We’ve all seen people lose their cool over trivial events – or maybe we blew our stack because someone cut in line or stole our parking space. But why do we react so strongly to insignificant issues? Because, in those incidents, someone’s broken society’s unspoken rules of conduct.
Duke University psychologist Dr. Mark Leary says that our society functions because we follow social-exchange rules – like drive safely, wait your turn, clean up after yourself, and apologize if you step on someone’s foot. So, the guy who starts shouting because you accidentally jumped the line isn’t upset about waiting an extra three minutes. He’s saying, “Hey, we’re following the rules, what makes you so special?”

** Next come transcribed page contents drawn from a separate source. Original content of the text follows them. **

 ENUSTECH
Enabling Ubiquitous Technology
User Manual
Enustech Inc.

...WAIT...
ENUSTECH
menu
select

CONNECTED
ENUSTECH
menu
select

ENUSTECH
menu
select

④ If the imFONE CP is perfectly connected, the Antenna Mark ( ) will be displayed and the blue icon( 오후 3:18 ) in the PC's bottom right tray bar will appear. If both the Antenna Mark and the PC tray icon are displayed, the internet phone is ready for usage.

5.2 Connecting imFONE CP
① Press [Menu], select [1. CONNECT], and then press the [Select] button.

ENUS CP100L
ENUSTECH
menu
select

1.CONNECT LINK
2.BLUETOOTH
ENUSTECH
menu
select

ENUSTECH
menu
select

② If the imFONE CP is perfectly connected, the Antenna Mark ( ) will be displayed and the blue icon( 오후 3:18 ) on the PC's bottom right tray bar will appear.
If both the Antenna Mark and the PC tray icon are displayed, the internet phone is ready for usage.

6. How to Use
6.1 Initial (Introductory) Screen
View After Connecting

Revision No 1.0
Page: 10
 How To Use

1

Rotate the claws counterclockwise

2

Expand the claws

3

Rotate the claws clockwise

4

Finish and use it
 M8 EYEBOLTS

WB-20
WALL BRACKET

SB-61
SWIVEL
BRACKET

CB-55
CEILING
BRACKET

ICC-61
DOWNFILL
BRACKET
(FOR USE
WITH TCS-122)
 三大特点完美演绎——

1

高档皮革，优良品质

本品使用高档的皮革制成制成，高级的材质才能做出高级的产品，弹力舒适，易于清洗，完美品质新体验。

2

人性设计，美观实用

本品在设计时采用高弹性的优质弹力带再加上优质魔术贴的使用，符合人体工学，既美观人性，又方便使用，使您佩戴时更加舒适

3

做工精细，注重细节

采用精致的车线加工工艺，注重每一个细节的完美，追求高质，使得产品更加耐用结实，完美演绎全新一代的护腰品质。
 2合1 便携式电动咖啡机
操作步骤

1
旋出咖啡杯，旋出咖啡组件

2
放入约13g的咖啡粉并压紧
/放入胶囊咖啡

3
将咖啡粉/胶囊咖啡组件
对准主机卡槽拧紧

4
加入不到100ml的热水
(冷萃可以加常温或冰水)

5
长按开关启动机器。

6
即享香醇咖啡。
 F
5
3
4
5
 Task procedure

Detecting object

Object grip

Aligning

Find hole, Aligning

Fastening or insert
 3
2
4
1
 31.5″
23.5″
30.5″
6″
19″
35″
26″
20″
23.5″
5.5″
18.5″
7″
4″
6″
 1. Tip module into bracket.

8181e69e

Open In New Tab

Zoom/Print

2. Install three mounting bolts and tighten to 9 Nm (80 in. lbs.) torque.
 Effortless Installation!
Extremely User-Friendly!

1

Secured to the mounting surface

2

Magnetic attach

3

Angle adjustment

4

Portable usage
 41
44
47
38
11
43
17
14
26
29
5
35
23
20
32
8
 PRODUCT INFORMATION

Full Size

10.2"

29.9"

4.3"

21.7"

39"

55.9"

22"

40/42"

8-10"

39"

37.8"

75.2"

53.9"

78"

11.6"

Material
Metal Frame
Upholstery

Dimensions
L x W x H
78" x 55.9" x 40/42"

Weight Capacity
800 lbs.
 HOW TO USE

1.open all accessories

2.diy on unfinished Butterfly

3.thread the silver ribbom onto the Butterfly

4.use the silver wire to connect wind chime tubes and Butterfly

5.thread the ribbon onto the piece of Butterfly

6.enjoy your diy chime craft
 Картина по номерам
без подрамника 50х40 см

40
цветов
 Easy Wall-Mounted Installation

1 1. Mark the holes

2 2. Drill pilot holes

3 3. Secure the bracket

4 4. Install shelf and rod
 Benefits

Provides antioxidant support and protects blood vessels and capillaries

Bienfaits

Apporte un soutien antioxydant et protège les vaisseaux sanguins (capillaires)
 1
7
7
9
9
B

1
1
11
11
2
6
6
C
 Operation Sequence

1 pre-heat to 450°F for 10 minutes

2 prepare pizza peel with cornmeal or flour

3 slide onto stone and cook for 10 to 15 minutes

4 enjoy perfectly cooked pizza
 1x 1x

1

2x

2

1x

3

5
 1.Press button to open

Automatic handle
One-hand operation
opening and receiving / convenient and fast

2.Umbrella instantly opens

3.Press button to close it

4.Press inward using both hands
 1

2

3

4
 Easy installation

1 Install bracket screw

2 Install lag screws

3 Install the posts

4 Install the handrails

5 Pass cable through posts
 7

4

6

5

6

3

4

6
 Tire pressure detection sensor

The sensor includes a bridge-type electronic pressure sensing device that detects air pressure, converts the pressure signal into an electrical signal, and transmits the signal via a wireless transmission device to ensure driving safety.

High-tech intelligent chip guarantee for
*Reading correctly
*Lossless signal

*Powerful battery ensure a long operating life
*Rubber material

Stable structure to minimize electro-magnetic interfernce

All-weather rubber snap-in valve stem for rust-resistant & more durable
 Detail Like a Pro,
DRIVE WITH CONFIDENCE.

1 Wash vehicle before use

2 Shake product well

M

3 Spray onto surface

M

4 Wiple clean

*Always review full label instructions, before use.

If you think this means that, deep down, we’re all still kids on the playground – you’re right. Dr. Leary points out that the playground is where most of us learned what’s fair, and which social-exchange rules we needed to follow. And the rules learned early in life are deeply ingrained and very important to us.
So, what should you do if you’re on the receiving end of a meltdown?
Apologize – even if you’re not in the wrong. Dr. Leary points out that it’s not whether you actually violated the rules that matter, it’s whether someone thinks you did. And it’s not worth getting into a genuine fight over something so trivial.
Try to forget about it. One way is to use a trick used by customer service reps, who hear a lot of ranting and raving: Think about the other person. Maybe they had a really rotten day, and they’re taking it out on you. Realizing that their reaction is all about them – and not because you’re a horrible person – can help you empathize and get over it faster.